Granny's Notes - the writing of Sue Gerard

Our Hong Kong interpreter said “Who wants...

Our Hong Kong interpreter said “Who wants to go to town to buy a bike bell” “Carpe Diem!” I seized this great opportunity. We had bicycled several days on China’s streets and roads but hadn’t brushed elbows with local people during their precious few hours of leisure.

Mr. Wu set a fast pace as four of us walked several blocks to the shops just before dark. Once there, we stepped around people who gathered on the sidewalk, visiting, smoking and sipping orange soda near the open shops that edged the sidewalk. It was a sort of “happy hour” with orange pop.

This was the first laughing we’d heard in mainland China. The only street light was a single bare bulb of about 75 watts, suspended in the center above intersections. ~The narrow shop fronts were open and light spilled out to the sidewalks from the single fluorescent tubes of their sales rooms. There was almost no street noise except for the passing of two or three loaded trucks.

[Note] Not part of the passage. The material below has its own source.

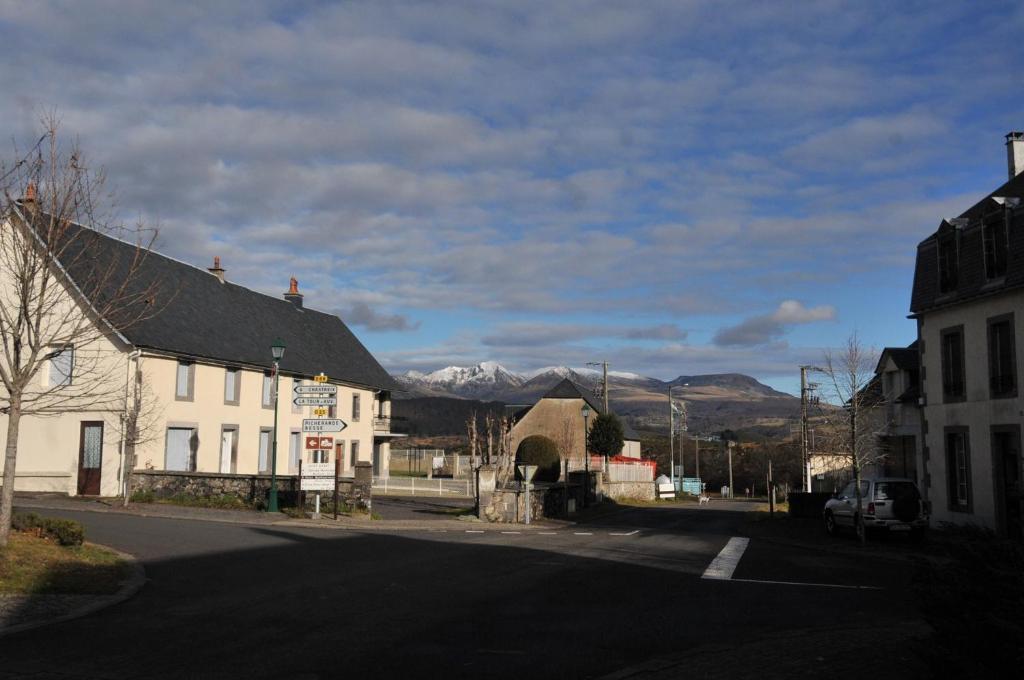Auberge De La Providence Saint-Donat Esterno foto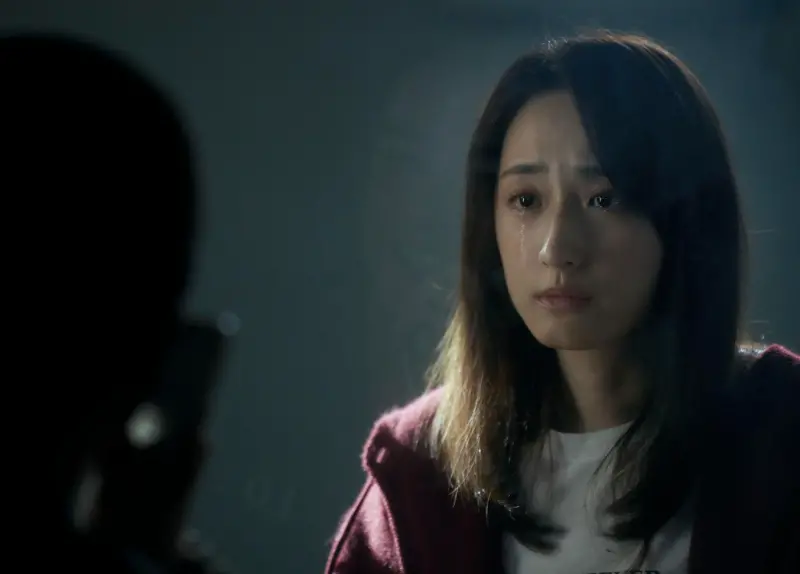 ▲柯佳嬿在《如果我不曾見過太陽》中詮釋多重人格，讀劇本時看到角色曉彤永遠被困在遭到輪暴的那天心情很複雜。（圖／Netflix提供）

Wu took us directly to the bicycle store and spoke to the clerks about bike bells. When we stopped and asked ourselves, “Is this really a bike shop?” Where were the kids and ladies’ bikes? Stunt bikes, mountain bikes, road bikes? The helmets, shoes and clothes? There were no glass cases, posters, bulletin boards -- not even repair or replacement parts in sight. There was one new tire and a tube or two, rolled up and tied with heavy cord, on the counter. Two women clerks smiled and greeted us. They were wide-eyed as Wu told them we wanted to take bike bells back to America.

One woman brought a bell from under the counter. She was surprised that each of us wanted one. There was no choice of bells; all were the same tone, same size, same everything -- just like the ones we heard on the streets. They cost almost nothing. Two new black bikes stood on their kick stands and we looked for a price tag and found none. Like the thousands men and women rode, they were heavy, black single speeds with strong frames for carrying heavy loads.

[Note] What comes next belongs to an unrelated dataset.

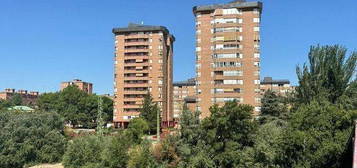 Piso en Huerta del Rey, Valladolid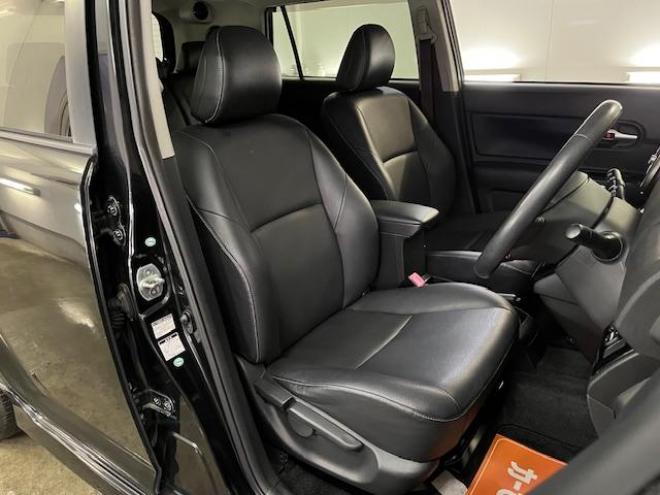 カローラルミオン１．８Ｓ　オンビーリミテッド　特別仕様車　寒冷地仕様　禁煙車　純正ブラックレザーシート　ＳＭＡＣＫ１７インチＡＷ　スタッドレスタイヤ付　純正ナビ　フルセグ地デジ　ＤＶＤ再生　Ｂｌｕｅｔｏｏｔｈオーディオ　バックカメラ　フロントガラス熱線 4WD 1800 5Dr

Wu said, “One can not just walk in and buy a new bike even if he has the money in his hand. Bikes are scarce and a certificate of permission is required.” A committee interviews the prospective buyer and families with the greatest need get the certificates. Later, Wu told us that “A laborer in China has to work as long to save for a bike as an American has to work to buy a car.” But Chinese people owned no cars.

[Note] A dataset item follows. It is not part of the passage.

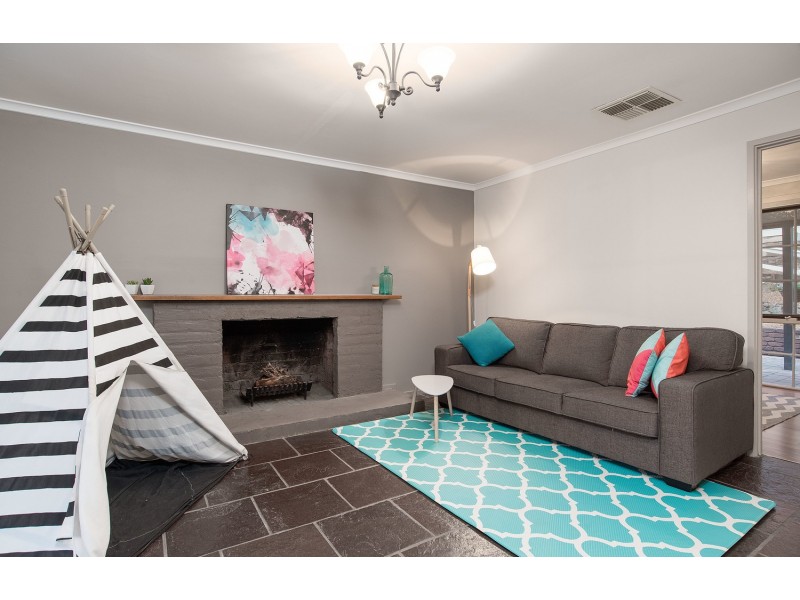 63 Johns Crescent, Mount Evelyn VIC 3796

We examined the two new bikes that stood on their kick stands in the narrow sales room. As we pedaled along, we had seen trucks unloading bike boxes marked with huge black letters, “Made in Taiwan.” We asked Wu, “How could this be since there was no commerce between Taiwan and mainland China?” Wu explained it. “Oh, they don’t buy them from Taiwan. They buy them from the Japanese who buy them from Taiwan.”

In the next block a man squatted, repairing a bike. His wife helped a customer choose a used inner tube with many patches. Limp, worn out tires hung nearby. The couple’s wrist watches were symbols of their affluence!

Suddenly lights went out, shop doors rolled down and suddenly everybody was gone. It was 9 p.m., sharp! We found our way to the hotel in the dark. We had our “sounds of China” and a glimpse of China “at rest.”